*** Opening of SOURCE INFORMATION ***

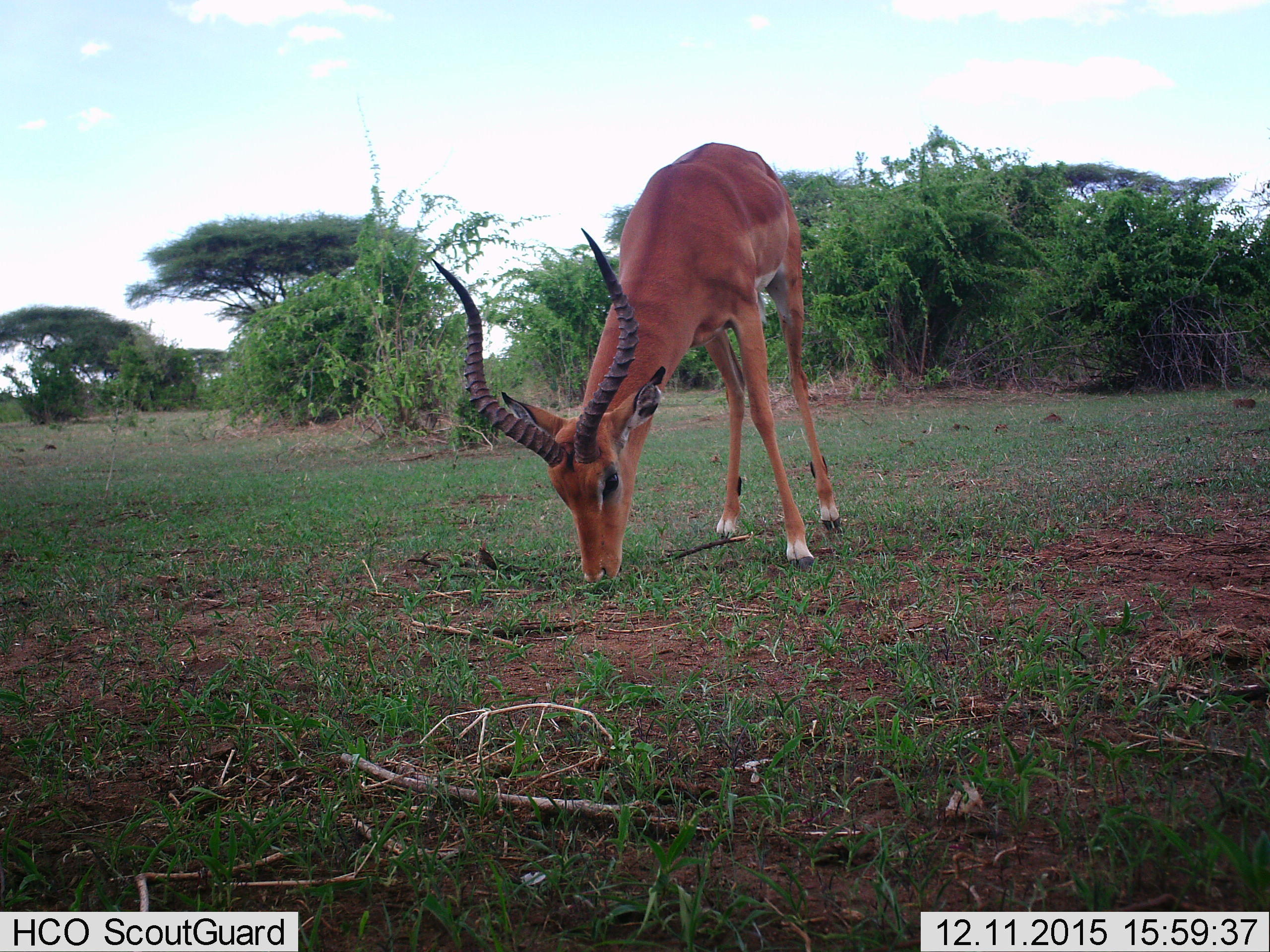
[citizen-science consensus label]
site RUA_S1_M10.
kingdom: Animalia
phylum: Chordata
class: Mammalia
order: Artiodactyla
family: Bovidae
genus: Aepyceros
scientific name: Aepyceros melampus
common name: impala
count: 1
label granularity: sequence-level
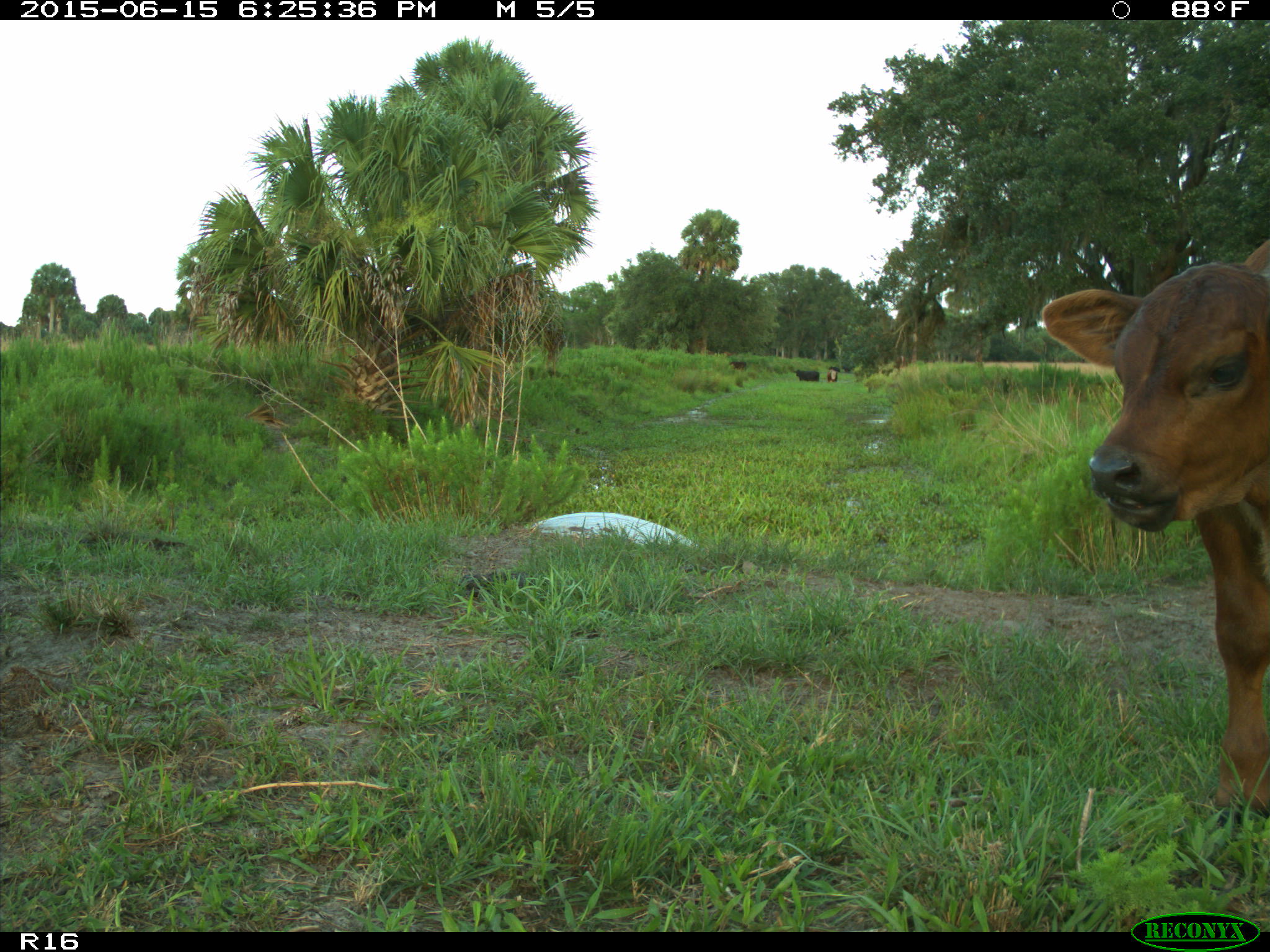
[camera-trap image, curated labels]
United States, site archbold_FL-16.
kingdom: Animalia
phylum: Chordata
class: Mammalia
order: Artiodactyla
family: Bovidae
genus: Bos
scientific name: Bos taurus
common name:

*** Close of SOURCE INFORMATION ***

In the copy, no pictures are to appear; write out exactly the lines from the one containing "scientific name: Aepyceros melampus" through the end of the listing above and no further lines.

## EXERCISE RESULT
scientific name: Aepyceros melampus
common name: impala
count: 1
label granularity: sequence-level
[camera-trap image, curated labels]
United States, site archbold_FL-16.
kingdom: Animalia
phylum: Chordata
class: Mammalia
order: Artiodactyla
family: Bovidae
genus: Bos
scientific name: Bos taurus
common name:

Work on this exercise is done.